* Given task *
Write the data out again in full, with no departure from the original.

* Provided records *

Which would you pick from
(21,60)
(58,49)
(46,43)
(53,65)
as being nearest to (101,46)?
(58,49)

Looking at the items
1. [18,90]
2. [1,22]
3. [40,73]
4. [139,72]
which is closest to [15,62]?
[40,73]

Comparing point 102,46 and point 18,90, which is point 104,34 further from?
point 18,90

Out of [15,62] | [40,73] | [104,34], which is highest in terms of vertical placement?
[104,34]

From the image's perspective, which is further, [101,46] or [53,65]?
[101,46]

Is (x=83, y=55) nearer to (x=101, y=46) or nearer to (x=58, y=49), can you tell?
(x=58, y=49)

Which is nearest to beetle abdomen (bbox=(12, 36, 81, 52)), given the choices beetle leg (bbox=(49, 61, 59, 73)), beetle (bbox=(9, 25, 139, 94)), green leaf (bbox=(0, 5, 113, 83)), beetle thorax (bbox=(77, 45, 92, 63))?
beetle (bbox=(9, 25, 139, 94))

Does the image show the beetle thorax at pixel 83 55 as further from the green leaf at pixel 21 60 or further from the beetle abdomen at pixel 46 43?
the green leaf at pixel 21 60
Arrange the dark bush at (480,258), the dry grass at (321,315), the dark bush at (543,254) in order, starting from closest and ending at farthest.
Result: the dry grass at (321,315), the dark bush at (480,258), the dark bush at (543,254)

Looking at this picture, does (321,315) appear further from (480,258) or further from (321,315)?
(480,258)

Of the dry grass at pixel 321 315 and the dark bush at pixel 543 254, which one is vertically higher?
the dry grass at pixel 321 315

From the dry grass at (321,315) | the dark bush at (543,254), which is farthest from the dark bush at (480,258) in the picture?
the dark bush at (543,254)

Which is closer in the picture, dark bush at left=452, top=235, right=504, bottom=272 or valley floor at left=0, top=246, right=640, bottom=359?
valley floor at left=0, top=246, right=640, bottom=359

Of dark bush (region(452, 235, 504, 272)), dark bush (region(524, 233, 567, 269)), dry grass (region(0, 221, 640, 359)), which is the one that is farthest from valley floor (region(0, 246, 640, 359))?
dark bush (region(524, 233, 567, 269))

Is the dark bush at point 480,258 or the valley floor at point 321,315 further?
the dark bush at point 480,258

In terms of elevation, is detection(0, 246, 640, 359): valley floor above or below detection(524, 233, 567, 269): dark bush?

* Result for this task *
Which would you pick from
(21,60)
(58,49)
(46,43)
(53,65)
as being nearest to (101,46)?
(58,49)

Looking at the items
1. [18,90]
2. [1,22]
3. [40,73]
4. [139,72]
which is closest to [15,62]?
[40,73]

Comparing point 102,46 and point 18,90, which is point 104,34 further from?
point 18,90

Out of [15,62] | [40,73] | [104,34], which is highest in terms of vertical placement?
[104,34]

From the image's perspective, which is further, [101,46] or [53,65]?
[101,46]

Is (x=83, y=55) nearer to (x=101, y=46) or nearer to (x=58, y=49), can you tell?
(x=58, y=49)

Which is nearest to beetle abdomen (bbox=(12, 36, 81, 52)), given the choices beetle leg (bbox=(49, 61, 59, 73)), beetle (bbox=(9, 25, 139, 94)), green leaf (bbox=(0, 5, 113, 83)), beetle thorax (bbox=(77, 45, 92, 63))?
beetle (bbox=(9, 25, 139, 94))

Does the image show the beetle thorax at pixel 83 55 as further from the green leaf at pixel 21 60 or further from the beetle abdomen at pixel 46 43?
the green leaf at pixel 21 60
Arrange the dark bush at (480,258), the dry grass at (321,315), the dark bush at (543,254) in order, starting from closest and ending at farthest.
Result: the dry grass at (321,315), the dark bush at (480,258), the dark bush at (543,254)

Looking at this picture, does (321,315) appear further from (480,258) or further from (321,315)?
(480,258)

Of the dry grass at pixel 321 315 and the dark bush at pixel 543 254, which one is vertically higher?
the dry grass at pixel 321 315

From the dry grass at (321,315) | the dark bush at (543,254), which is farthest from the dark bush at (480,258) in the picture?
the dark bush at (543,254)

Which is closer in the picture, dark bush at left=452, top=235, right=504, bottom=272 or valley floor at left=0, top=246, right=640, bottom=359?
valley floor at left=0, top=246, right=640, bottom=359

Of dark bush (region(452, 235, 504, 272)), dark bush (region(524, 233, 567, 269)), dry grass (region(0, 221, 640, 359)), which is the one that is farthest from valley floor (region(0, 246, 640, 359))?
dark bush (region(524, 233, 567, 269))

Is the dark bush at point 480,258 or the valley floor at point 321,315 further?
the dark bush at point 480,258

In terms of elevation, is detection(0, 246, 640, 359): valley floor above or below detection(524, 233, 567, 269): dark bush?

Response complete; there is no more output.